§ **Work to complete**: Each line of the data holding "moose" should be found and copied.

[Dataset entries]
# # # #

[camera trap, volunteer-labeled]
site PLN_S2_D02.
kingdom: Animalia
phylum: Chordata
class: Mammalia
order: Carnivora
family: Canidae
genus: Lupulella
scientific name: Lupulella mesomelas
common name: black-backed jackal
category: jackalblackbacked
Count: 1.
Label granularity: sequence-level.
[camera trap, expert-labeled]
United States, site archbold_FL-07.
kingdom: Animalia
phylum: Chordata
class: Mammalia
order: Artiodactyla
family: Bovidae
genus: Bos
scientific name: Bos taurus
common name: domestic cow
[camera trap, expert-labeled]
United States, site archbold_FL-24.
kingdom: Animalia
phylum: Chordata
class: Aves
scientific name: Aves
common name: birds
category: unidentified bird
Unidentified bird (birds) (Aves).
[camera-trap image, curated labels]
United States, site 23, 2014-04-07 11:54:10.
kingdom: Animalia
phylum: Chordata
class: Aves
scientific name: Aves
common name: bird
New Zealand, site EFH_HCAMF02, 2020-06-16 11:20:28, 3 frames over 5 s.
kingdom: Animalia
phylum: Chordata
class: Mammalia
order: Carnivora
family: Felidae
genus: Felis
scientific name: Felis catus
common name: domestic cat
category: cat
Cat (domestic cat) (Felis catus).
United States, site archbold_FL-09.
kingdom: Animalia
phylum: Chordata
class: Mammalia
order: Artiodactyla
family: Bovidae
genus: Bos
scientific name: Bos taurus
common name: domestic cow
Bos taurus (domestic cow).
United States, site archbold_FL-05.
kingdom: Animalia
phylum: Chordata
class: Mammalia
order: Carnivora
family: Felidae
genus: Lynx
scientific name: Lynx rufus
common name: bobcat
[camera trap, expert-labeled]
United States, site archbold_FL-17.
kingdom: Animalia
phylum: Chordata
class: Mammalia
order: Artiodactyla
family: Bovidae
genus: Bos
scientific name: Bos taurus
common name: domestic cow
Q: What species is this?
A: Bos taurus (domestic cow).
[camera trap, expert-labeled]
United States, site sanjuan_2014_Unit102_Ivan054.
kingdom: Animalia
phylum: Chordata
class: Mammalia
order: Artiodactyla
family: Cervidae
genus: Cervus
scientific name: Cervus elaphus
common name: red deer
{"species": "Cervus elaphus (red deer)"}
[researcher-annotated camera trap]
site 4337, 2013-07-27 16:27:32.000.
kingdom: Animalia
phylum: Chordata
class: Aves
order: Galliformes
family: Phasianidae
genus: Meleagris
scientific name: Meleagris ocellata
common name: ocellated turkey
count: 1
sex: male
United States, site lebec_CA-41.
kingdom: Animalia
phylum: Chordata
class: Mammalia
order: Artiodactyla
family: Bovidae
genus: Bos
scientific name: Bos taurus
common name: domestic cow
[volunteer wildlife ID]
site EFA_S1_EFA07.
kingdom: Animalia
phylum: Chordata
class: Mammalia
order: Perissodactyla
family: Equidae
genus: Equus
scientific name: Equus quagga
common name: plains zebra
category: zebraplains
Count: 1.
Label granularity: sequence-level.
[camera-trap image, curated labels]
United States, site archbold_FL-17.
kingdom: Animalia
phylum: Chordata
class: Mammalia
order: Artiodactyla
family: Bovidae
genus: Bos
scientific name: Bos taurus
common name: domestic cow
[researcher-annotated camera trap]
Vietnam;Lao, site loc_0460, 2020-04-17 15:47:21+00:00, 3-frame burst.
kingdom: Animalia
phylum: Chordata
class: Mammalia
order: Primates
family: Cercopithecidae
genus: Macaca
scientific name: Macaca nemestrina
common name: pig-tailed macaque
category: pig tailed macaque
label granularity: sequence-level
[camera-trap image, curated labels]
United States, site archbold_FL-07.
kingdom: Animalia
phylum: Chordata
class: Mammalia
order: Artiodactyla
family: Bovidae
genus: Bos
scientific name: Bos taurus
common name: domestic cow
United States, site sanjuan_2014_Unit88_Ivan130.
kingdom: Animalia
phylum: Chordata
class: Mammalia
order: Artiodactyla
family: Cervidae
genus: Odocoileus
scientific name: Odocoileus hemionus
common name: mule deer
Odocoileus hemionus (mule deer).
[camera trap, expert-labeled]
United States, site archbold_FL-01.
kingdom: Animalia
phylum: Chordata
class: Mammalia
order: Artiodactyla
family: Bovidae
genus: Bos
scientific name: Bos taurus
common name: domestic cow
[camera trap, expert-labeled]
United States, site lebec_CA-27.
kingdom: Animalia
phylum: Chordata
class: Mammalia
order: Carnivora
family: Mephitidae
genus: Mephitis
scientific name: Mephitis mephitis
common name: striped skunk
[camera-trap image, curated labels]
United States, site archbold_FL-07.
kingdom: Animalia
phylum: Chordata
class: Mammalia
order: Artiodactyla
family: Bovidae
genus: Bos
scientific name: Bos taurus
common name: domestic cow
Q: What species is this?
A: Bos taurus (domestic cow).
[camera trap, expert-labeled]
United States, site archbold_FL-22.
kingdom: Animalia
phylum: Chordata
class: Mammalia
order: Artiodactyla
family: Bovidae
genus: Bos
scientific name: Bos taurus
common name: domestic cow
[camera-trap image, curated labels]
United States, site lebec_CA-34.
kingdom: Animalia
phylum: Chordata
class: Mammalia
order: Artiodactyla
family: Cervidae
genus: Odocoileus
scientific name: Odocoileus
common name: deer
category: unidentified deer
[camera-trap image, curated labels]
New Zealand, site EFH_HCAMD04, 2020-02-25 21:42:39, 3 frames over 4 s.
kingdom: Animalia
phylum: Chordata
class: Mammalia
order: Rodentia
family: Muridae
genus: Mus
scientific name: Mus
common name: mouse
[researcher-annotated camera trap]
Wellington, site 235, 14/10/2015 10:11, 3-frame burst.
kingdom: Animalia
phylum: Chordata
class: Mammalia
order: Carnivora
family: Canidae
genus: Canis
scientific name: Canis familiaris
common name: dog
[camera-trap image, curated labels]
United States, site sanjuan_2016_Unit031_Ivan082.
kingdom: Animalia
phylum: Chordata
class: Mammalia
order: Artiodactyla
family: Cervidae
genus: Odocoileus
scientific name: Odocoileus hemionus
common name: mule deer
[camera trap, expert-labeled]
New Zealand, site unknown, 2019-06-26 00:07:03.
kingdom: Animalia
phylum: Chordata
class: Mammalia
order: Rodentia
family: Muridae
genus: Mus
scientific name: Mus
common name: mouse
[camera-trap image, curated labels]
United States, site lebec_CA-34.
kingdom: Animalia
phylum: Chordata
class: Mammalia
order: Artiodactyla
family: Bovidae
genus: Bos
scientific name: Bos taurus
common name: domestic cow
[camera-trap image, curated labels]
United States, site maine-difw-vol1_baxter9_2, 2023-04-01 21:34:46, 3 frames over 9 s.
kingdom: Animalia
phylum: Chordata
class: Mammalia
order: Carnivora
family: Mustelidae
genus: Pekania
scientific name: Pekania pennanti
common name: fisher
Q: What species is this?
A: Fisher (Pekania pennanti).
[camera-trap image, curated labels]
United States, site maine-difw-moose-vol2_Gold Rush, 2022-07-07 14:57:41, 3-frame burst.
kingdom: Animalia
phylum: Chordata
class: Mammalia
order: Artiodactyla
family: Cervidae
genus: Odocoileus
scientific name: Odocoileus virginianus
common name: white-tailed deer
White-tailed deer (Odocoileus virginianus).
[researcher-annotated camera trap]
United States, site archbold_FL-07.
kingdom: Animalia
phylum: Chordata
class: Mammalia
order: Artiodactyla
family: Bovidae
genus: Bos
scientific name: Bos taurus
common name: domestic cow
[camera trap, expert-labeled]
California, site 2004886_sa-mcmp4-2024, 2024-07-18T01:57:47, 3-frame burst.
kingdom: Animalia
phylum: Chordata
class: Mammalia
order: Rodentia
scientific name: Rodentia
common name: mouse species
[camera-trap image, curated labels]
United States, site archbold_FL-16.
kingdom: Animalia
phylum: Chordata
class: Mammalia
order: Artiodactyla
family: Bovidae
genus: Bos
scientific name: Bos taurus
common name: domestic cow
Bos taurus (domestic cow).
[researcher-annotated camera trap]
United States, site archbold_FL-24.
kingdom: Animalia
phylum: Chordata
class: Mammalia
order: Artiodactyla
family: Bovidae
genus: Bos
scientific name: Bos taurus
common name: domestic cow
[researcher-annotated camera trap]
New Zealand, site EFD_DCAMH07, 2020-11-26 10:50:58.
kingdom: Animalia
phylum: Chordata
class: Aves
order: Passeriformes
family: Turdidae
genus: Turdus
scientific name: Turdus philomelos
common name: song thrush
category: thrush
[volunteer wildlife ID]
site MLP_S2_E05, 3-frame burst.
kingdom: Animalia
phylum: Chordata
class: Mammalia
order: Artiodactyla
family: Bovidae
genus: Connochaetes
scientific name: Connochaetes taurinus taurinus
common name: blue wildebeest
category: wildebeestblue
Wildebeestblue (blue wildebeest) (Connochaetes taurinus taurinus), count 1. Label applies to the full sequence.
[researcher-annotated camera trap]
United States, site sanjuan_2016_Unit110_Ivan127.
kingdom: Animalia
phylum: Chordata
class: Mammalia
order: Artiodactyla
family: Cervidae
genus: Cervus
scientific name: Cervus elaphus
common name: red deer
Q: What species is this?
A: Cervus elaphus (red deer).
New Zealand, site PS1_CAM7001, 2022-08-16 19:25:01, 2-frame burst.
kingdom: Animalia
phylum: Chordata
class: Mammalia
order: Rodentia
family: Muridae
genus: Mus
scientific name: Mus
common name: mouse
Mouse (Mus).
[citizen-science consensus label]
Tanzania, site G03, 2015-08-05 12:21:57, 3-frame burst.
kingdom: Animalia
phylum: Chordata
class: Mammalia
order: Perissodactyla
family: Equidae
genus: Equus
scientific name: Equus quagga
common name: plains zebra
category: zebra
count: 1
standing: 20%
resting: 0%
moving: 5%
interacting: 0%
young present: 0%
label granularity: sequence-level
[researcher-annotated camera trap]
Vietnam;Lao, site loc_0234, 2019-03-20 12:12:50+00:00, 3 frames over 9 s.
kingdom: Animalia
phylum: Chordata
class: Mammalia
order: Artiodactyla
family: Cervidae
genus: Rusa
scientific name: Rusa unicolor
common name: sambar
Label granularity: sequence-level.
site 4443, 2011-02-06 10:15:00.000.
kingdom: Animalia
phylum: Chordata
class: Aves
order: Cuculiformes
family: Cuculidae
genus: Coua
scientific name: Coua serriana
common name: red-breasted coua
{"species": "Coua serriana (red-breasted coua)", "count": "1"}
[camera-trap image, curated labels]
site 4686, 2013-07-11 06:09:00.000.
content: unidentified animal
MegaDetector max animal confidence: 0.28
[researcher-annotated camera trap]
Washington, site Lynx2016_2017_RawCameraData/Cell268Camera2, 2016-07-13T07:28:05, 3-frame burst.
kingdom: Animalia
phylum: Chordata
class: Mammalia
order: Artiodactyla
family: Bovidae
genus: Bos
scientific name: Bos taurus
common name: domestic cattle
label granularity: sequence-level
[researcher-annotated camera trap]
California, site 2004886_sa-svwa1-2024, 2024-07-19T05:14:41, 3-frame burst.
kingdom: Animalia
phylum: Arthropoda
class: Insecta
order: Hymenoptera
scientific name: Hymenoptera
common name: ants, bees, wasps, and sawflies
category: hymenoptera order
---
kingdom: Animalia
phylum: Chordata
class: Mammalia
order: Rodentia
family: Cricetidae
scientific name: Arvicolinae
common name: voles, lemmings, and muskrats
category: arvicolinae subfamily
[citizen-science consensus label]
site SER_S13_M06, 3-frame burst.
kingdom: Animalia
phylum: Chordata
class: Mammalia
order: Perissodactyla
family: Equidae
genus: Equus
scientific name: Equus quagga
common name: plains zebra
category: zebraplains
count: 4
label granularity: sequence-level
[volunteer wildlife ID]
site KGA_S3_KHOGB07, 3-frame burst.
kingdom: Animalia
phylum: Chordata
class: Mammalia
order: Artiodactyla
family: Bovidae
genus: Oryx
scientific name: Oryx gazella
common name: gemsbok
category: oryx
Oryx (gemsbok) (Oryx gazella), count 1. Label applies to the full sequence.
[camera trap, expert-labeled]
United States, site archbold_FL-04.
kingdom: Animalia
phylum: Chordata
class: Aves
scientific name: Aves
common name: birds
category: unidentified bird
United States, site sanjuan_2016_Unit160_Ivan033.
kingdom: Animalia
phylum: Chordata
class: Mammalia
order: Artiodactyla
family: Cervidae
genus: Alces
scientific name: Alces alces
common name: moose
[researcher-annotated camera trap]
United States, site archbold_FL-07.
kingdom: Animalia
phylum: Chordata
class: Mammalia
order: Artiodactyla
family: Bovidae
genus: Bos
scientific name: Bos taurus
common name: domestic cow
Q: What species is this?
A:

# # # #

§ **Output for this exercise**:
United States, site maine-difw-moose-vol2_Gold Rush, 2022-07-07 14:57:41, 3-frame burst.
common name: moose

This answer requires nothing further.